## Task instructions
Select from the records below every line that has the word "google" in it.

## Information given
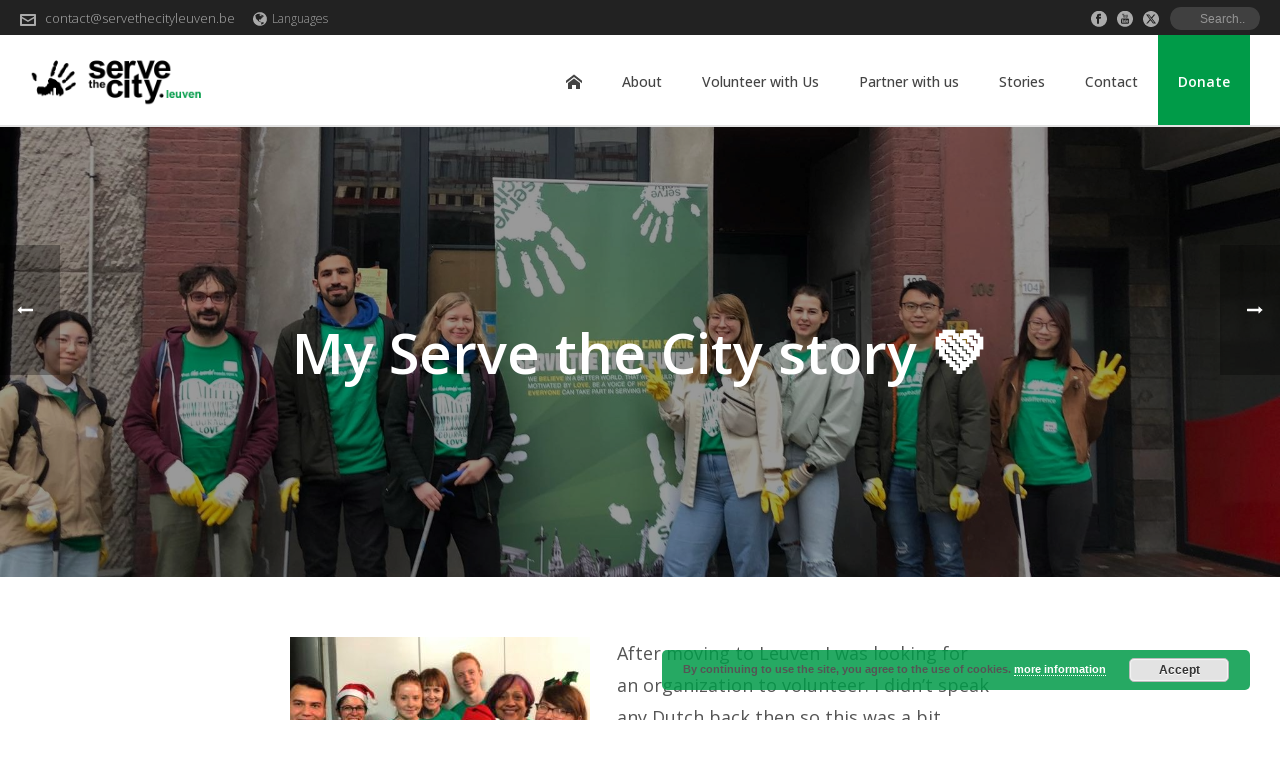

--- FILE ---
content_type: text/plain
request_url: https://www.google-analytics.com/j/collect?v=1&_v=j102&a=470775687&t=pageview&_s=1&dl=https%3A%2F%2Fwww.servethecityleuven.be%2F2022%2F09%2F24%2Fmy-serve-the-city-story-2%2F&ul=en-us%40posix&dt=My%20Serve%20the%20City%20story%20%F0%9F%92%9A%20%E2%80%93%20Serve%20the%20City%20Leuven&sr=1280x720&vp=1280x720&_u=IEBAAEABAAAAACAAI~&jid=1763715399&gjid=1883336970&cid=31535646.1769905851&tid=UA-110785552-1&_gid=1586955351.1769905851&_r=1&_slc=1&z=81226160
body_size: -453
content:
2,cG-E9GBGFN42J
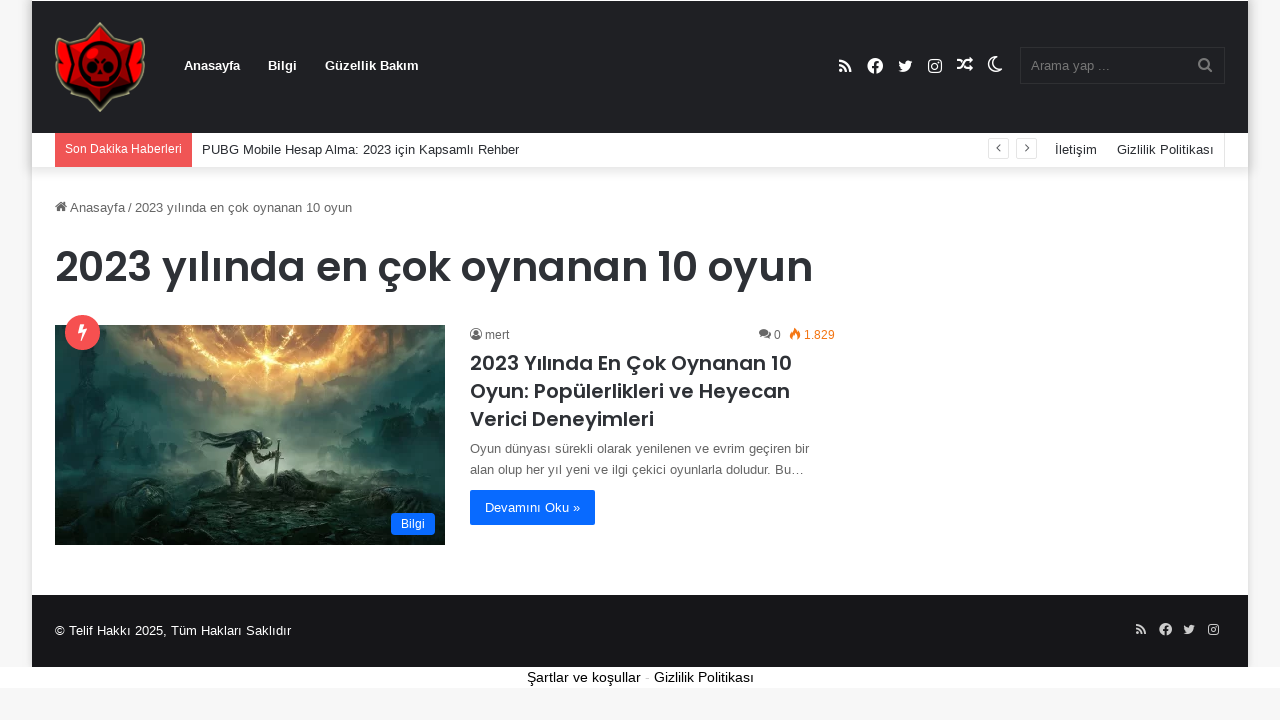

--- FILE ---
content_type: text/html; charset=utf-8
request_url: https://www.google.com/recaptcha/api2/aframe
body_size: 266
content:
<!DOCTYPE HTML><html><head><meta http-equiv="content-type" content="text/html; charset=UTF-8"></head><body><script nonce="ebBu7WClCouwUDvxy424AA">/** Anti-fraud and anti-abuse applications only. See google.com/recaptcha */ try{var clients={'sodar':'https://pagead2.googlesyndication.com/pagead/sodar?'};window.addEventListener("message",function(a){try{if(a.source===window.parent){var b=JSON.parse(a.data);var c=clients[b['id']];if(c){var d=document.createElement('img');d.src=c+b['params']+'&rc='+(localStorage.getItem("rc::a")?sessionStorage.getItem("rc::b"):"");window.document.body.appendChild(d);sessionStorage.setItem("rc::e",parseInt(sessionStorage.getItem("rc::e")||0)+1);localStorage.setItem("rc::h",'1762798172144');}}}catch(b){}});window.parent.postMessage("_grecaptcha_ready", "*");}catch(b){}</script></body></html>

## The completed task
request_url: https://www.google-analytics.com/j/collect?v=1&_v=j102&a=470775687&t=pageview&_s=1&dl=https%3A%2F%2Fwww.servethecityleuven.be%2F2022%2F09%2F24%2Fmy-serve-the-city-story-2%2F&ul=en-us%40posix&dt=My%20Serve%20the%20City%20story%20%F0%9F%92%9A%20%E2%80%93%20Serve%20the%20City%20Leuven&sr=1280x720&vp=1280x720&_u=IEBAAEABAAAAACAAI~&jid=1763715399&gjid=1883336970&cid=31535646.1769905851&tid=UA-110785552-1&_gid=1586955351.1769905851&_r=1&_slc=1&z=81226160
request_url: https://www.google.com/recaptcha/api2/aframe
<!DOCTYPE HTML><html><head><meta http-equiv="content-type" content="text/html; charset=UTF-8"></head><body><script nonce="ebBu7WClCouwUDvxy424AA">/** Anti-fraud and anti-abuse applications only. See google.com/recaptcha */ try{var clients={'sodar':'https://pagead2.googlesyndication.com/pagead/sodar?'};window.addEventListener("message",function(a){try{if(a.source===window.parent){var b=JSON.parse(a.data);var c=clients[b['id']];if(c){var d=document.createElement('img');d.src=c+b['params']+'&rc='+(localStorage.getItem("rc::a")?sessionStorage.getItem("rc::b"):"");window.document.body.appendChild(d);sessionStorage.setItem("rc::e",parseInt(sessionStorage.getItem("rc::e")||0)+1);localStorage.setItem("rc::h",'1762798172144');}}}catch(b){}});window.parent.postMessage("_grecaptcha_ready", "*");}catch(b){}</script></body></html>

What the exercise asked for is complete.